[Fromont and Risler by Alphonse Daudet]@TWC D-Link book
Fromont and Risler

CHAPTER II
7/15

So that, without once appearing on the boards, the poor man had progressed from jeune premier to grand premier roles, then to the financiers, then to the noble fathers, then to the buffoons-- He stopped there! On two or three occasions his friends had obtained for him a chance to earn his living as manager of a club or a cafe as an inspector in great warehouses, at the 'Phares de la Bastille' or the 'Colosse de Rhodes.' All that was necessary was to have good manners.

Delobelle was not lacking in that respect, God knows! And yet every suggestion that was made to him the great man met with a heroic refusal.
"I have no right to abandon the stage!" he would then assert.
In the mouth of that poor devil, who had not set foot on the boards for years, it was irresistibly comical.
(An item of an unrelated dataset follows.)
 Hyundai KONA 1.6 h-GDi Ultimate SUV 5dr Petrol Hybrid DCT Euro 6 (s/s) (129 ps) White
But one lost the inclination to laugh when one saw his wife and his daughter swallowing particles of arsenic day and night, and heard them repeat emphatically as they broke their needles against the brass wire with which the little birds were mounted: "No! no! Monsieur Delobelle has no right to abandon the stage." Happy man, whose bulging eyes, always smiling condescendingly, and whose habit of reigning on the stage had procured for him for life that exceptional position of a spoiled and admired child-king! When he left the house, the shopkeepers on the Rue des Francs-Bourgeois, with the predilection of the Parisian for everything and everybody connected with the theatre, saluted him respectfully.
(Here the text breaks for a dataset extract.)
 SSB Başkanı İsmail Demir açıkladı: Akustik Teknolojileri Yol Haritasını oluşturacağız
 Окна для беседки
He was always so well dressed! And then he was so kind, so obliging! When you think that every Saturday night, he, Ruy Blas, Antony, Raphael in the 'Filles de Maybre,' Andres in the 'Pirates de la Savane,' sallied forth, with a bandbox under his arm, to carry the week's work of his wife and daughter to a flower establishment on the Rue St.-Denis! Why, even when performing such a commission as that, this devil of a fellow had such nobility of bearing, such native dignity, that the young woman whose duty it was to make up the Delobelle account was sorely embarrassed to hand to such an irreproachable gentleman the paltry stipend so laboriously earned.
On those evenings, by the way, the actor did not return home to dinner.
The women were forewarned.
He always met some old comrade on the boulevard, some unlucky devil like himself--there are so many of them in that sacred profession!--whom he entertained at a restaurant or cafe.

Then, with scrupulous fidelity--and very grateful they were to him--he would carry the rest of the money home, sometimes with a bouquet for his wife or a little present for Desiree, a nothing, a mere trifle.